Directions ::
1. Repeat the part of the patent excerpt on operator warnings from "FIGS. 5 and" to "a particular parameter.".
2. In the patent excerpt on operator warnings, how is the arrow displayed when the particular parameter is already outside of its boundary?
3. List every figure that the patent excerpt on operator warnings describes as an example of a display.

In certain embodiments, the providing of the warning to the operator includes (e.g., using the computer), providing a visual display to the operator. For example, in some embodiments, the visual display is displayed in a first manner when the particular parameter is already outside of the boundary for the particular parameter, and the visual display is displayed in a second manner when the particular parameter is projected to go outside of the boundary for the particular parameter within the predetermined future period of time. Further, in some embodiments, the visual display to the operator includes an arrow. For instance, in particular embodiments, the arrow is displayed next to a numerical display of the particular parameter. Still further, in certain embodiments, the arrow is displayed solid when the particular parameter is already outside of the boundary for the particular parameter and the arrow is displayed hollow when the particular parameter is projected to go outside of the boundary for the particular parameter within the predetermined future period of time. Even further, in some embodiments, the warning to the operator includes (e.g., using the computer), providing an audible indication to the operator.

In a number of embodiments, the evaluating of whether the particular parameter is projected to go outside of the boundary for the particular parameter within the predetermined future period of time includes calculating a coefficient of determination, for example, for the particular parameter. Further, some embodiments include using the coefficient of determination, for instance, to select which process to use for the evaluating of whether the particular parameter is projected to go outside of the boundary for the particular parameter within the predetermined future period of time. Still further, in particular embodiments, the using the multiple values (e.g., from each time period of the multiple time periods) to calculate whether the particular parameter is projected to go outside of the boundary (e.g., for the particular parameter, within the predetermined future period of time, or both) includes using linear regression, for example, to determine whether the particular parameter is projected to go outside of the boundary for the particular parameter within the predetermined future period of time. Even further, in some embodiments, the using the multiple values (e.g., from each time period of the multiple time periods) to calculate whether the particular parameter is projected to go outside of the boundary (e.g., for the particular parameter within the predetermined future period of time) includes using a first order lag function, for instance, to determine whether the particular parameter is projected to go outside of the boundary for the particular parameter (e.g., within the predetermined future period of time). Even further still, other embodiments are described herein or would be apparent to a person of ordinary skill in the art who has studied this document.

BRIEF DESCRIPTION OF THE DRAWINGS

FIG. 1 is an example of a display (e.g., to an operator of an industrial system) that is providing a warning to the operator that a particular parameter illustrated is projected to go outside of a boundary for the particular parameter within a predetermined future period of time;

FIG. 2 is an example of a display (e.g., to an operator of an industrial system) that is providing a warning to the operator that a particular parameter illustrated has already gone outside of a boundary and is predicted to continue within the predetermined future period of time;

FIG. 3 is another example of a display (e.g., to an operator of an industrial system) that is providing a warning to the operator that a particular parameter illustrated is projected to go outside of, and in this example above, a boundary within a predetermined future period of time;

FIG. 4 is an example of a display (e.g., to an operator of an industrial system) that is providing a warning to the operator that a particular parameter illustrated is projected to go outside of, in this example below, a boundary for the parameter within the predetermined future period;

FIGS. 5 and 6 are examples of displays (e.g., to an operator of an industrial system) of a past trend period for a particular parameter of an industrial system;

FIG. 7 is a flowchart illustrating an example of a method, for instance, a computerized method of communicating potentially abnormal behavior of an industrial system to an operator of the industrial system; and

FIG. 8 is a graph that shows preceding and future periods of time where the preceding period of time is divided into four time periods and the future period of time includes an example of a prediction for a particular parameter.

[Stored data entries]

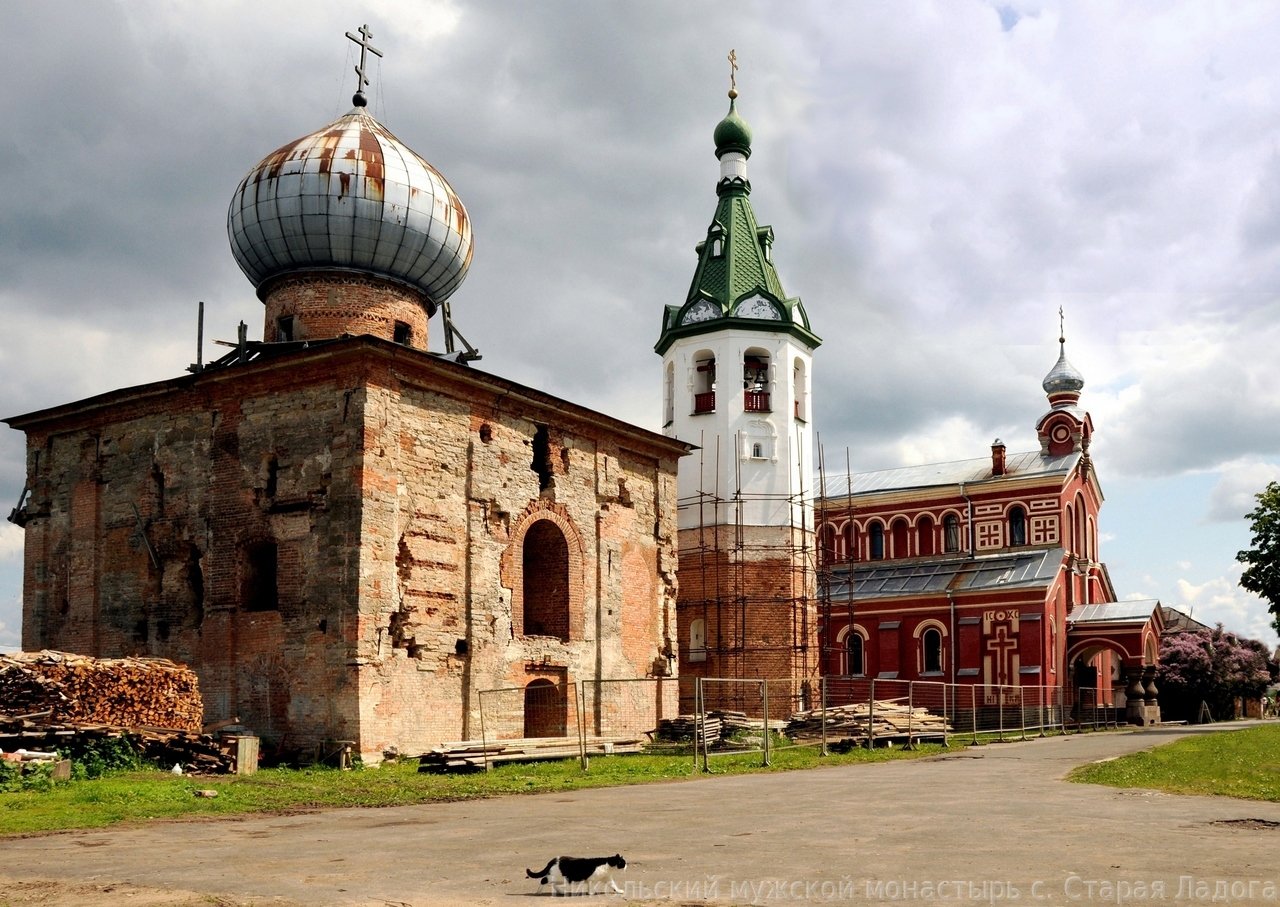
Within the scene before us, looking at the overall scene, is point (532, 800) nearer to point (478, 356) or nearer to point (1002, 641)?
point (478, 356)

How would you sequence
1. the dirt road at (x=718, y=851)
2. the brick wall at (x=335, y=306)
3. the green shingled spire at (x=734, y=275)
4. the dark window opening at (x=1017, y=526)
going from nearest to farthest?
the dirt road at (x=718, y=851) < the brick wall at (x=335, y=306) < the green shingled spire at (x=734, y=275) < the dark window opening at (x=1017, y=526)

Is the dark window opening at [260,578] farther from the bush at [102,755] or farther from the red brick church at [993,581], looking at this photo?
the red brick church at [993,581]

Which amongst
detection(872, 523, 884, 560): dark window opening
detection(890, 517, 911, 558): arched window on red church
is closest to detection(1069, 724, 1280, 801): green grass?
detection(890, 517, 911, 558): arched window on red church

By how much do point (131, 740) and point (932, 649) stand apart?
1250 inches

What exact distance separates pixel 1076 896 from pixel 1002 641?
35908 mm

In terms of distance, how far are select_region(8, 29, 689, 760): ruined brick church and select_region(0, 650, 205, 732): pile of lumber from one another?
176cm

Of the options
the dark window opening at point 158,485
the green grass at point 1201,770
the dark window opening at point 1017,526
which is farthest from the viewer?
the dark window opening at point 1017,526

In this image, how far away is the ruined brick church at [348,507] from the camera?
21047mm

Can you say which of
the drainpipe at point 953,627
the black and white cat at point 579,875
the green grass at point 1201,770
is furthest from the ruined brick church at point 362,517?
the black and white cat at point 579,875

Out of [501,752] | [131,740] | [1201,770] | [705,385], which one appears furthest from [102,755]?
[705,385]

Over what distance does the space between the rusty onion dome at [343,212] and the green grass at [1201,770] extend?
51.8ft

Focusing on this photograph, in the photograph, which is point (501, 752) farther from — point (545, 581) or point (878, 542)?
point (878, 542)

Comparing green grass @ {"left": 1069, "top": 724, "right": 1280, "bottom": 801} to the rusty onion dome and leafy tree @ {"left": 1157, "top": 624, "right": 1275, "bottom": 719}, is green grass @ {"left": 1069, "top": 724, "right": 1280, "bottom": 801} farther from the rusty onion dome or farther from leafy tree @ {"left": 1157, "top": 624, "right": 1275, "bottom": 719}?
leafy tree @ {"left": 1157, "top": 624, "right": 1275, "bottom": 719}

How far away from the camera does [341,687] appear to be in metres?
20.3
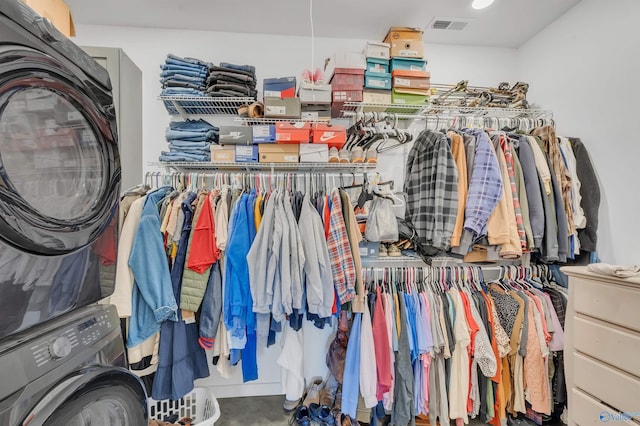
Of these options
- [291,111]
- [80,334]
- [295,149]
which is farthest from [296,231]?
[80,334]

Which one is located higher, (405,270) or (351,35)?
(351,35)

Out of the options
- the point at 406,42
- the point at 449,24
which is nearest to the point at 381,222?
the point at 406,42

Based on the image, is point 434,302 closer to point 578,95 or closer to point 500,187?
point 500,187

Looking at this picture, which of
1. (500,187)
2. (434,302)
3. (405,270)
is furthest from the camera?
(405,270)

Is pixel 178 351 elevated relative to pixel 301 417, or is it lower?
elevated

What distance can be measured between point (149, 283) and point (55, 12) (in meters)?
1.17

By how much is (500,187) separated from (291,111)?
133 cm

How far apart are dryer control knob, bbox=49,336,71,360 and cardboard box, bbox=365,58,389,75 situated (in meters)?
2.04

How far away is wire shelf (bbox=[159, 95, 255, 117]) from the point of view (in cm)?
188

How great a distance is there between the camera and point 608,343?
1301 mm

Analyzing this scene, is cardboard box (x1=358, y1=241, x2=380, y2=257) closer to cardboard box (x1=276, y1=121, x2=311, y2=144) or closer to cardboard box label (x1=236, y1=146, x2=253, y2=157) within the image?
cardboard box (x1=276, y1=121, x2=311, y2=144)

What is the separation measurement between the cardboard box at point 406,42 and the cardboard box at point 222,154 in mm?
1271

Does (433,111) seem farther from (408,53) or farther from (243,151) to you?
(243,151)

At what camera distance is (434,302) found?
183cm
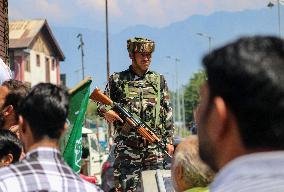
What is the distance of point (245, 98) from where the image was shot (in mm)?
1407

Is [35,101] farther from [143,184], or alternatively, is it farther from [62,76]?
[62,76]

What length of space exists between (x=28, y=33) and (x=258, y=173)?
2472 inches

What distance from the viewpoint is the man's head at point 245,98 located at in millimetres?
1405

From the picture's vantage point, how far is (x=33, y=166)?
287cm

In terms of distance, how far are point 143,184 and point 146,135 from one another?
2.58 feet

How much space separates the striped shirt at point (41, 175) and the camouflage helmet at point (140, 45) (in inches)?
130

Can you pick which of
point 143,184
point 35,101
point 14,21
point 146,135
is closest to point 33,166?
point 35,101

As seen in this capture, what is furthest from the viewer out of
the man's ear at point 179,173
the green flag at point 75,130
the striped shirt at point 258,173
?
the green flag at point 75,130

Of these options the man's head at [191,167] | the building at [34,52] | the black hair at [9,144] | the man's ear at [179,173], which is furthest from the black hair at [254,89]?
the building at [34,52]

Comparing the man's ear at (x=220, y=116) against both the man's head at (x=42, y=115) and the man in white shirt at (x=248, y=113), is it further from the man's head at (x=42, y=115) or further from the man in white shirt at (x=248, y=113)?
the man's head at (x=42, y=115)

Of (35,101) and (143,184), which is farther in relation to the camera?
(143,184)

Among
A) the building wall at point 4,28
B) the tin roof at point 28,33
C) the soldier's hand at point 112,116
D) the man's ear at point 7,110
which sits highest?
the tin roof at point 28,33

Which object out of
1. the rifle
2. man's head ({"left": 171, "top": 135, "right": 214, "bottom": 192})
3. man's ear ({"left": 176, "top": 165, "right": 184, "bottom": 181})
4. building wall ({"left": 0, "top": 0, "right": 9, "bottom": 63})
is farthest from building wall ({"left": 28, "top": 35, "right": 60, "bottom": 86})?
man's head ({"left": 171, "top": 135, "right": 214, "bottom": 192})

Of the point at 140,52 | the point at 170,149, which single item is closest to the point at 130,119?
the point at 170,149
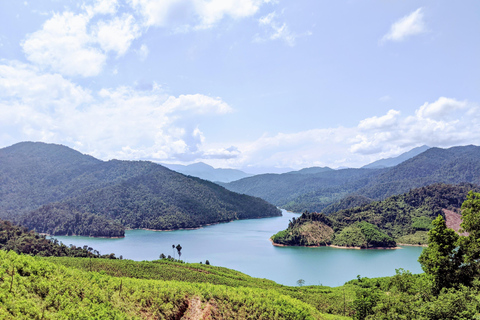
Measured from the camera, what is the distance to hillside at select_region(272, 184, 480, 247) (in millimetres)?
93250

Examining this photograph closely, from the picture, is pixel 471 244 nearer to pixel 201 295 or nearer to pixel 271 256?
pixel 201 295

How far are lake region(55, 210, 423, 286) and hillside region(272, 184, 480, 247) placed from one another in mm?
4807

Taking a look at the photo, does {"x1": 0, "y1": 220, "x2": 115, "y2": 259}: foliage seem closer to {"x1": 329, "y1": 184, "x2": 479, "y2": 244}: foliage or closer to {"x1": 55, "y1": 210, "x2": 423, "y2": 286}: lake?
{"x1": 55, "y1": 210, "x2": 423, "y2": 286}: lake

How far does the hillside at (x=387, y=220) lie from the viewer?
9325 cm

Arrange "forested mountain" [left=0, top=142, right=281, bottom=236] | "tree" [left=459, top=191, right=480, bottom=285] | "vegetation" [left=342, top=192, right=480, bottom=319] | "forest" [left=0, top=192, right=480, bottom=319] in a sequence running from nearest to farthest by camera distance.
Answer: "forest" [left=0, top=192, right=480, bottom=319] < "vegetation" [left=342, top=192, right=480, bottom=319] < "tree" [left=459, top=191, right=480, bottom=285] < "forested mountain" [left=0, top=142, right=281, bottom=236]

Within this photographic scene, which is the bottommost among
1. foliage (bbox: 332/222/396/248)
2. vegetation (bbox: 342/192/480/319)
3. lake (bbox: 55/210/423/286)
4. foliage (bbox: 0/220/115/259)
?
lake (bbox: 55/210/423/286)

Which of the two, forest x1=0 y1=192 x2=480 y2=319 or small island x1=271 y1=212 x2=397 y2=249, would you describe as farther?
small island x1=271 y1=212 x2=397 y2=249

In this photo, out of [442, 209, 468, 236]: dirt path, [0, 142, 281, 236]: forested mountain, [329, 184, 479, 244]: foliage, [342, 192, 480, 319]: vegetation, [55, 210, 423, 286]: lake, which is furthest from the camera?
[0, 142, 281, 236]: forested mountain

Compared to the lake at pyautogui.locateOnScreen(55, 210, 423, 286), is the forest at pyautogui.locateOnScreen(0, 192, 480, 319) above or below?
above

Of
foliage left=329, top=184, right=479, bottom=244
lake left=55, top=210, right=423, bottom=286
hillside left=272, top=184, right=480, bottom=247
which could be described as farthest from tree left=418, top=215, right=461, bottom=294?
foliage left=329, top=184, right=479, bottom=244

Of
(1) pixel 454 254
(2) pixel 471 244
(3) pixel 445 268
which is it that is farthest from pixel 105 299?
(1) pixel 454 254

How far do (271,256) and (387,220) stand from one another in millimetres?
56145

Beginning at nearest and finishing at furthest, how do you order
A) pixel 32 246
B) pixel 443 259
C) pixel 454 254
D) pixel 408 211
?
pixel 443 259, pixel 454 254, pixel 32 246, pixel 408 211

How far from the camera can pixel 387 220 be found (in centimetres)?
10969
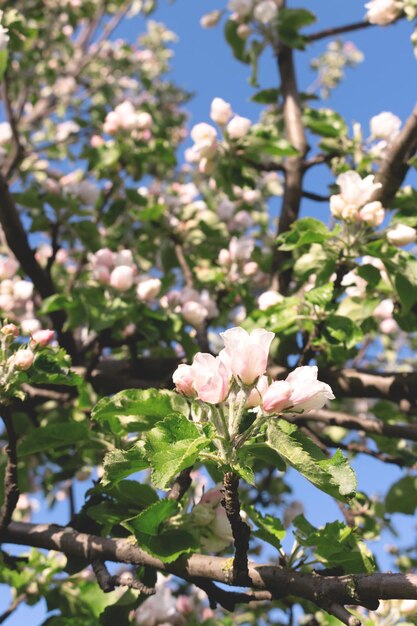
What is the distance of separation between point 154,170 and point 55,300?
231cm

Answers ::
1.
FIGS. 5 and 6 are examples of displays (e.g., to an operator of an industrial system) of a past trend period for a particular parameter of an industrial system;

FIG. 7 is a flowchart illustrating an example of a method, for instance, a computerized method of communicating potentially abnormal behavior of an industrial system to an operator of the industrial system; and

FIG. 8 is a graph that shows preceding and future periods of time where the preceding period of time is divided into four time periods and the future period of time includes an example of a prediction for a particular parameter.

2. It is displayed solid.

3. FIG. 1, FIG. 2, FIG. 3, FIG. 4, FIG. 5, FIG. 6